===== Quellenauszug
Zugleich nahm auch ſeine religioͤſe Korreſpondenz, und nicht
weniger die Praxis ſeiner Augenkuren zu; auf der andern
Seite aber wurde ſein eigentlicher akademiſcher Beruf immer
unfruchtbarer: die deutſche Entſchaͤdigung hatte die Provinzen,
aus denen gewoͤhnlich die Univerſitaͤt Marburg beſucht wurde,
an andere Regenten gebracht, die ſelbſt Univerſitaͤten haben,
wohin alſo nun ihre jungen Leute gehen und da ſtudiren muͤſ-
ſen; die Zahl der Studirenden wurde alſo merklich kleiner,
und wer noch ſtudirte, der wendete ſich zu den Brodſtudien,
zu welchem das Kameralfach nicht gehoͤrt; und endlich wird
man auch auf allen Univerſitaͤten eine Abnahme des Triebs
zum Studiren bemerken: die Urſache davon gehoͤrt nicht hieher.
==========
===== Gesammeltes Material
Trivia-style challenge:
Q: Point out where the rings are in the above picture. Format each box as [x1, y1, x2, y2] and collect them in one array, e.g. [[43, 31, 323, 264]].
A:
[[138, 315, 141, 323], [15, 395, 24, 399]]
==========
(Arbeitsanweisungen):
[1] Erkläre in ein bis drei Sätzen, warum die Zahl der Studierenden in Marburg laut dem Quellenauszug merklich kleiner wurde.
[2] Schreibe den Quellenauszug über den Rückgang des Studierens nach seinem letzten Satz weiter.
Die gesammelten Zeilen spielen hierfür keine Rolle.

(Lösungen je Aufgabe):
[1] Durch die deutsche Entschädigung waren die Provinzen, aus denen die Universität Marburg gewöhnlich besucht wurde, an andere Regenten gekommen. Diese haben selbst Universitäten, und dorthin müssen die jungen Leute aus jenen Provinzen nun zum Studieren gehen.

[2]
Genug, Stillings Auditorium wurde immer kleiner, ſo daß
er oft nur zwei bis drei Zuhoͤrer hatte, dieß war ihm uner-
traͤglich — eine ſo große Beſoldung und ſo wenig dafuͤr thun
zu koͤnnen, wollte ſich mit ſeinem Gewiſſen nicht vertragen,
und doch war er wie angenagelt, er konnte nicht anders, er
mußte aushalten: denn ohne dieſe Beſoldung konnte er nicht
leben; bei allem dem fuͤllte nun ſein großer und einziger
Grundtrieb, fuͤr den Herrn und ſein Reich allein zu
wirken und zu leben — ſein ganzes Weſen; er ſahe und
hoͤrte alle Tage, wie weit und breit wohlthaͤtig ſein religioͤſer
Wirkungskreis war und den mußte er hintanſetzen, um eines
gar unfruchtbaren Broderwerbens willen.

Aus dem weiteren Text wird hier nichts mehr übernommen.